Steve Janas and Jesper Olsson, contracting filmmakers, 2 years
Retention strategy: Stay transparent
Headquarters: Emeryville, Calif.
Every weekday at 3 p.m. Pacific time, the entire staff of TurnHere gathers in a conference room to watch a video. The company works with a global network of about 5,000 documentary filmmakers (like Janas and Olsson, pictured here, who run Reel Stuff Entertainment) to produce short online videos for clients including Random House, InterContinental Hotels, Williams-Sonoma, and Travelocity. So the daily confab is a chance for everyone at TurnHere to see a work in progress or a just-completed video and to kick around ideas.

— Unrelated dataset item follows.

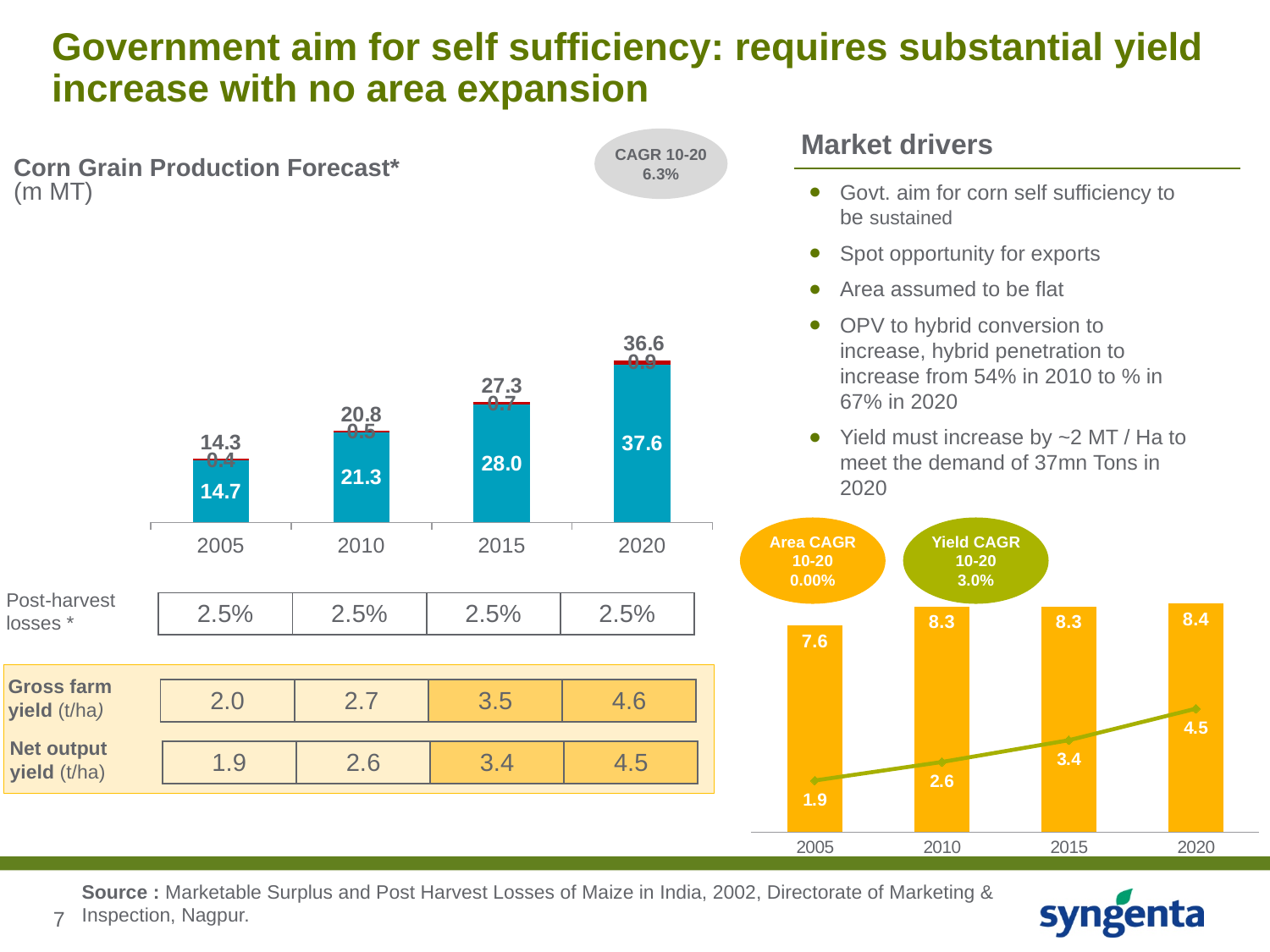
In the Corn Grain Production Forecast chart, what value is labelled inside the blue bar for 2005? 14.7 In the Corn Grain Production Forecast chart, which year has the highest bar? 2020 In the Corn Grain Production Forecast chart, which year has the lowest bar? 2005 In the Corn Grain Production Forecast chart, what is the difference between the blue bar values for 2020 and 2015? 9.6 In the Corn Grain Production Forecast chart, what total value is printed above the bar for 2015? 27.3 In the Corn Grain Production Forecast chart, do the bar values rise or fall from 2005 to 2020? rise In the bottom-right chart, what is the value labelled on the orange bar for 2005? 7.6 In the bottom-right chart, is the orange bar value for 2010 larger or smaller than the orange bar value for 2005? larger In the bottom-right chart, what is the value labelled on the line at 2015? 3.4 In the Corn Grain Production Forecast chart, what value is labelled inside the blue bar for 2020? 37.6 How many years are shown on the x axis of the Corn Grain Production Forecast chart? 4 What unit is given under the title of the Corn Grain Production Forecast chart? m MT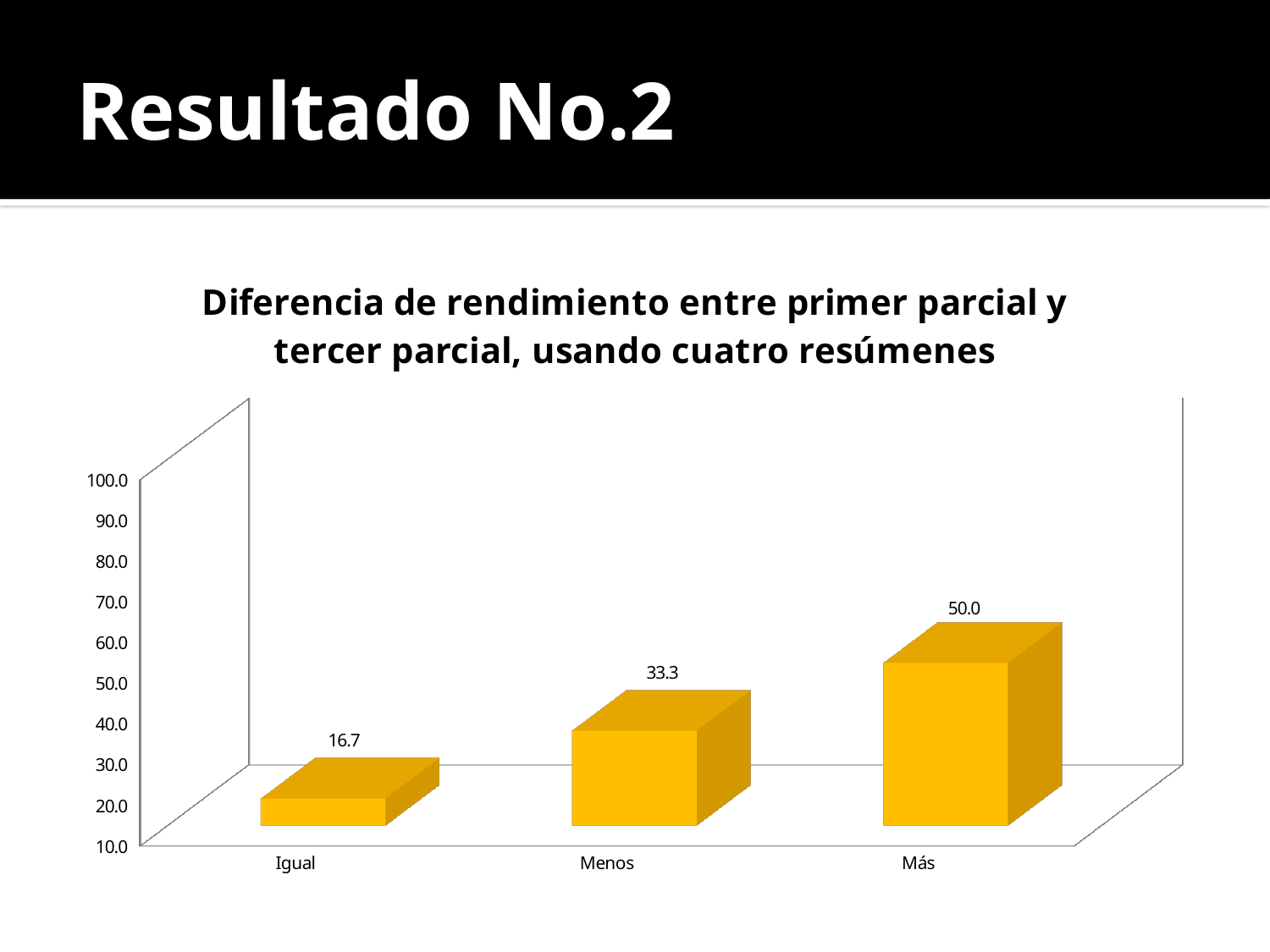
What is the value for Menos? 33.3 What is the difference between the values for Menos and Igual? 16.6 Which category has the lowest value? Igual How many categories are shown on the x axis? 3 What kind of chart is shown on the slide? Bar chart Do the values rise or fall from left to right along the x axis? Rise What is the value for Más? 50.0 Which is larger, the value for Menos or the value for Igual? Menos What is the difference between the values for Más and Igual? 33.3 What is the value for Igual? 16.7 Which category has the highest value? Más What is the title of the chart? Diferencia de rendimiento entre primer parcial y tercer parcial, usando cuatro resúmenes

The gathering is also where founder and CEO Brad Inman talks to the troops about revenue goals, and how close - or not - the company is to meeting them. "At first people thought I was crazy when I said we should all get together every day," says Inman. Some people also thought he was crazy for opening the books to the whole staff. Transparency seems to pay off, however: TurnHere has met or exceeded its past several quarterly revenue targets, and it recently celebrated by giving all 50 employees a dinner for two at Berkeley's famed Chez Panisse.
One in three TurnHere employees is a member of notoriously restless Gen Y or, as Richard Moran, a partner in Venrock, a venture capital firm that backs TurnHere, describes them, "young, hip, urban, and techno-savvy - the most difficult employees to keep." He adds, "A key to retention is for people to feel they are contributing to building something, not just showing up." Or as Inman puts it, "If you want low turnover, you need managers who know how to listen."